I have had the cops called on me. I have been in war zones and been followed. I’ve felt visceral fear for my life.
But the terror I felt on Wednesday was far greater. It was for the life of our democracy and our country itself.
I find myself forced to ask: is America still American?
Seven years ago, my parents and I made a cross-country road trip from San Francisco to D.C. We took circuitous routes and visited national parks, staying in one-horse towns. In 2021, we plan to do it again after we get vaccinated, so my parents can move back home to California.
This time we have mapped a direct route, no stops, hitting major cities by dusk and never refilling tanks in the rural America we once stopped in.
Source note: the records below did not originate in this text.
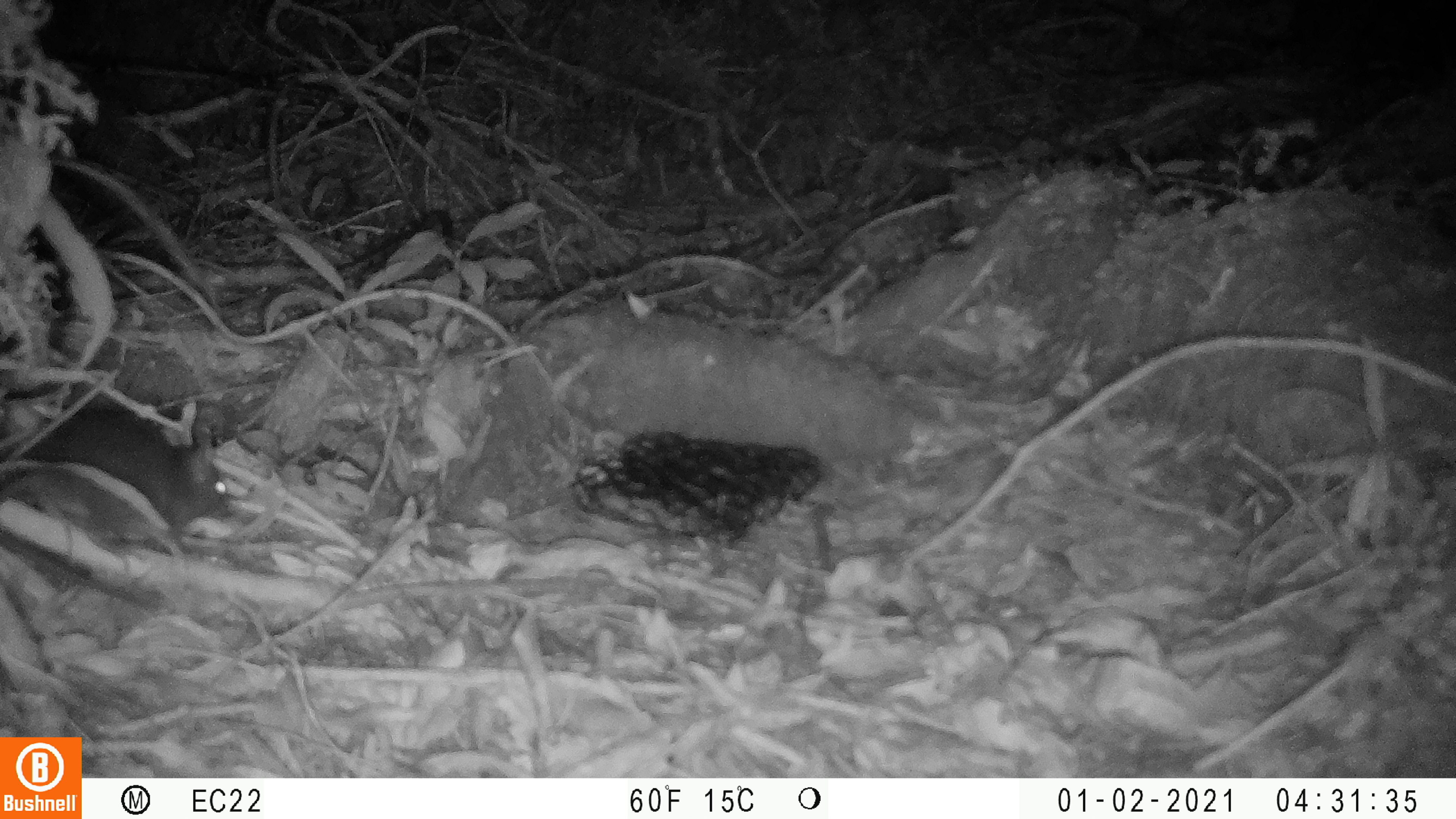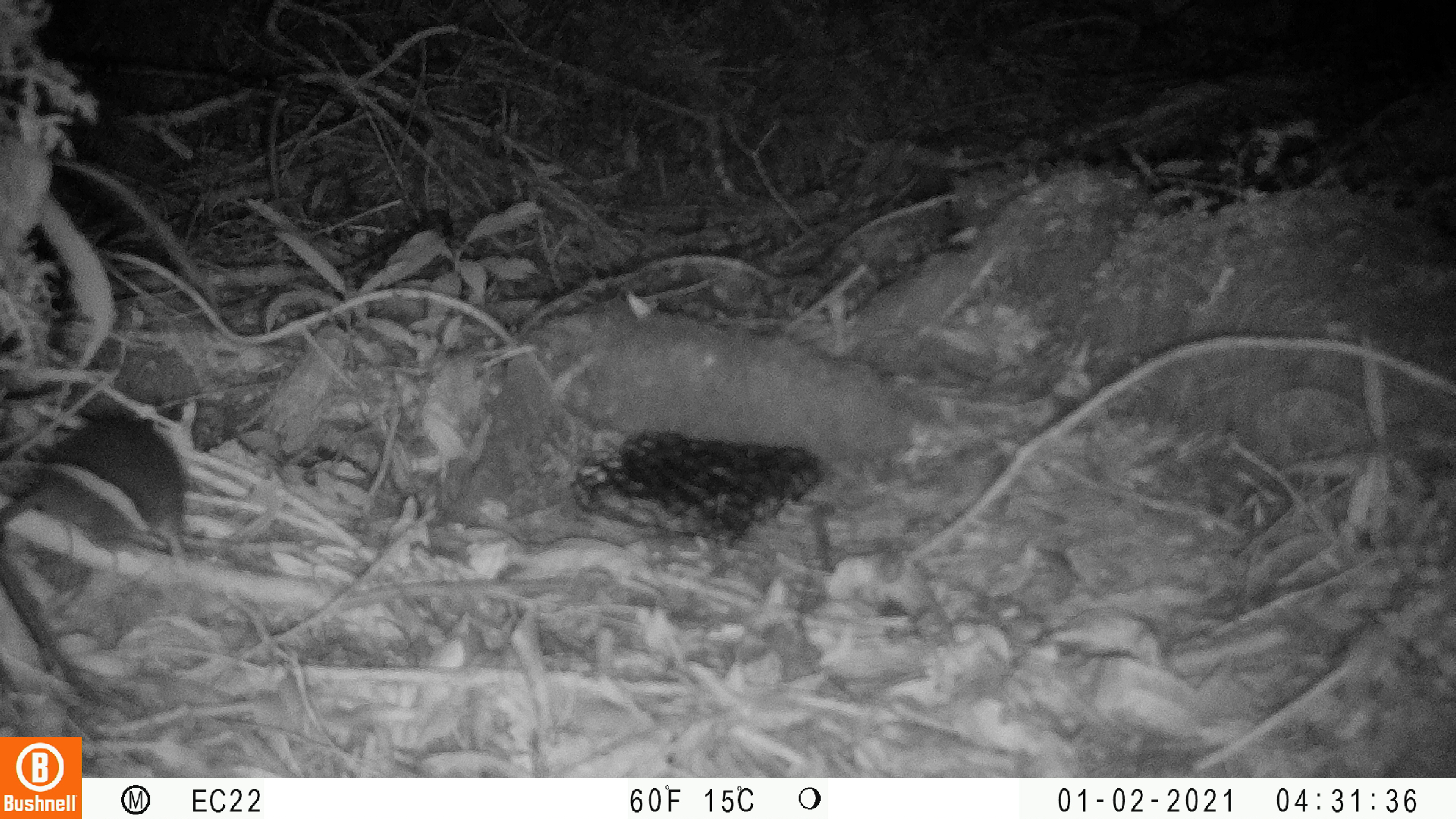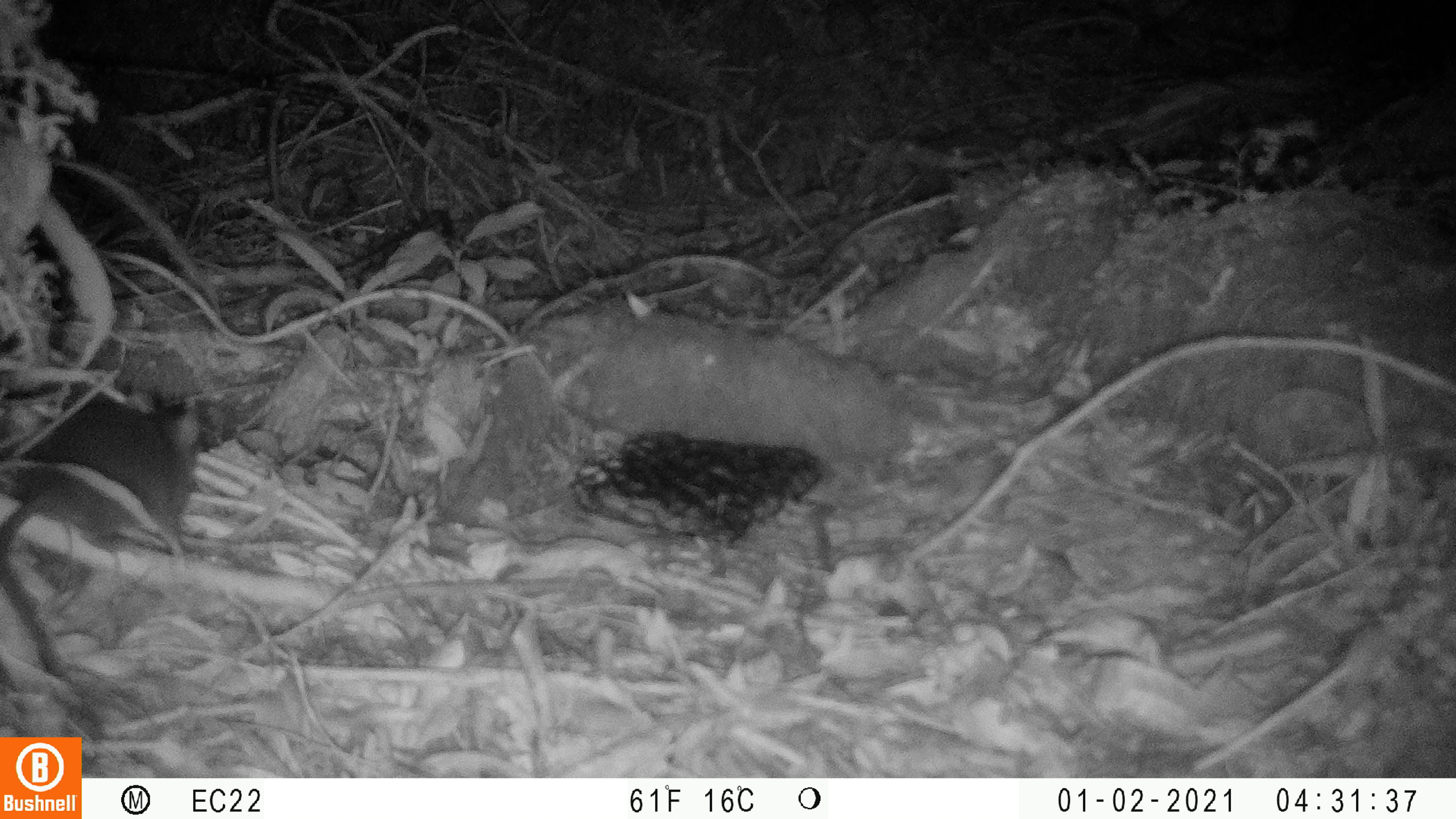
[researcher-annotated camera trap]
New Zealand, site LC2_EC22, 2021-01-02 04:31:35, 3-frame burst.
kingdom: Animalia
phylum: Chordata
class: Mammalia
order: Rodentia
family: Muridae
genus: Rattus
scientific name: Rattus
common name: rat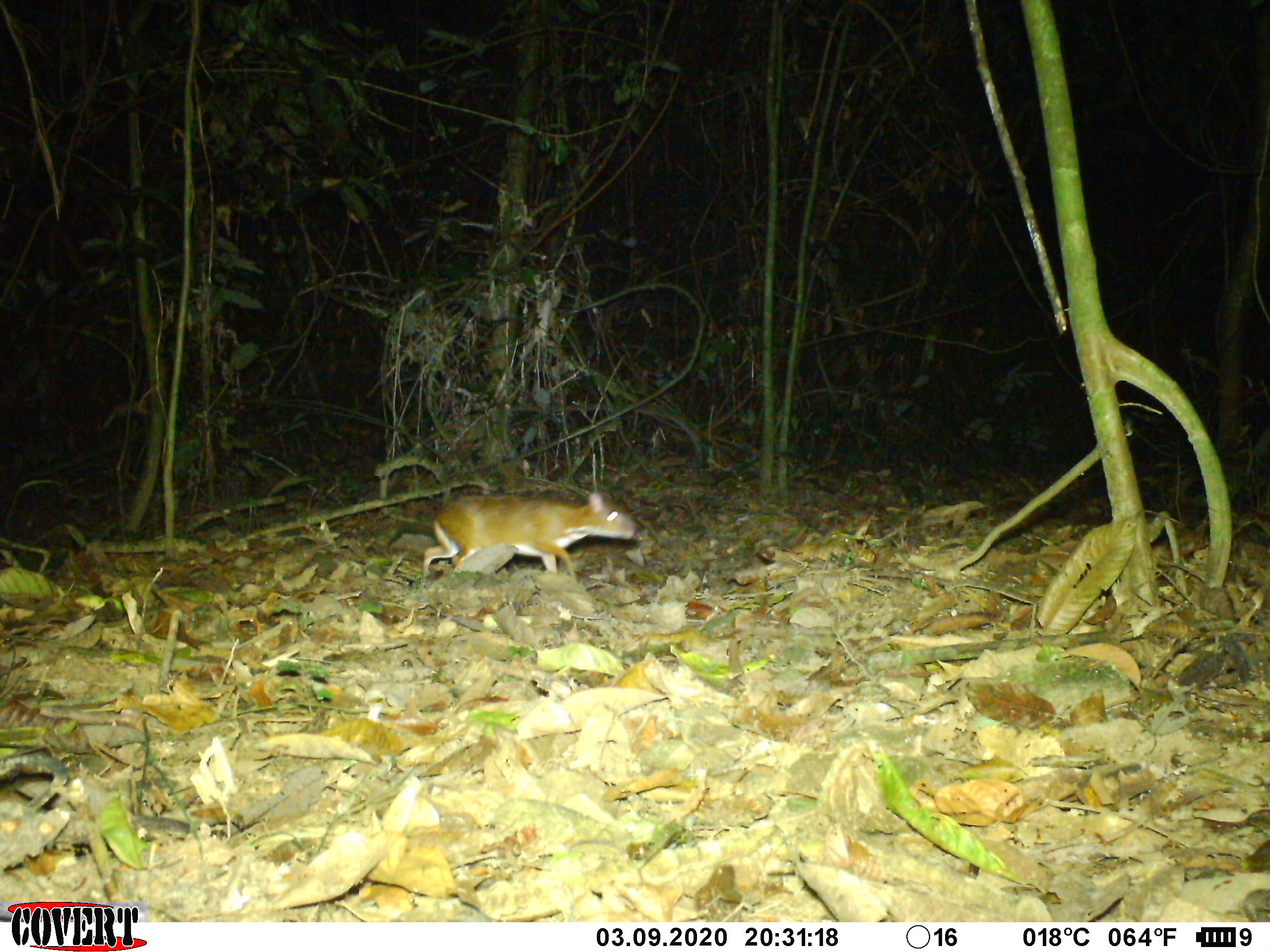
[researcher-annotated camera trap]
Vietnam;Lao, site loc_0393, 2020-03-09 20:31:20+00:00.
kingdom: Animalia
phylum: Chordata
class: Mammalia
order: Artiodactyla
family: Tragulidae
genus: Moschiola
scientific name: Moschiola meminna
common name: chevrotain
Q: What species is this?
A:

As brown people, we used to receive uncomfortable stares and fingers. Now, we’re worried about being attacked or killed.
Over the last few months, friends from Bolivia, Nigeria, Zimbabwe, India, Pakistan, Ukraine, and every country America once looked down on have checked in on our safety, worried about our lack of COVID response, and — worse — frowned on our electoral violence.
“This would never happen here,” one friend said. He lives in a country we once criticized for violent coups and a dictator who refused to leave office. “We have fair elections here.”
“At least our leaders believe in the pandemic,” another said.
Looking at the burning fire I am living in the center of, I find myself forced to ask: is America still American?
We are a champion of democracy that squashes minority votes, lies about election integrity, and has 70 million people who voted for a treasonous, seditious, dictator-loving President.
We are an immigrant country that is terrified of foreigners and has impossible citizenship laws.
We are a melting pot that no longer allows assimilation or adaptation of culture.
We are a country of freedom that only permits white people to be truly free.
For years, I’ve served the United States of America, working for places like the Departments of Defense and State, drafting bills on increasing public and national service, and hearing how I didn’t belong here because I wasn’t white. Now I wonder if I was representing a real country or some version of ideals etched on the Statue of Liberty and burned onto my brain: ideals that never existed in reality.
I will never forget the terrorists who stormed Capitol Hill and flew the Confederate flag — a flag that stands for keeping Black people enslaved — from walls that had never been so disgraced at the height of the Civil War. I will never forget the police officers who took selfies with them or gave them directions to Senator Schumer’s office. I will never forget the dawning realization in the pit of my stomach that the United States of America was never the United States of America, and will never be as long as things do not change.
And as long as President-Elect Biden talks about reconciliation and how we are “all of us” equally American, I have no hope that they will. If the walls of Capitol Hill weren’t high enough to keep Trump’s terrorists out of our democracy, maybe we need higher ones.
This is not the time to excuse fascism or coups. This is not the time to allow pandering to Vladimir Putin, Mitch McConnell, or Supreme Court Justices confirmed a week before the election. This is not the time to allow even a lick of respect for Republicans who turned a peaceful transition of power violent after a fair election they tried very hard to ruin.
Mr. Biden, your job is not to reach across the aisle or stand with racist cops, homophobic justices, or gun-toting fascists who can only win elections through voter suppression and foreign meddling. It is not the time to allow any space for the millions of “Americans” who hide violent criminals in their communities, take our jobs, intentionally spread disease, and destroy our country. The truth is those people don’t belong here. (Recognize this rhetoric? I very much do.)
Trump supporters have spent four years telling people like me that we are un-American.
It’s time we treated them the same way.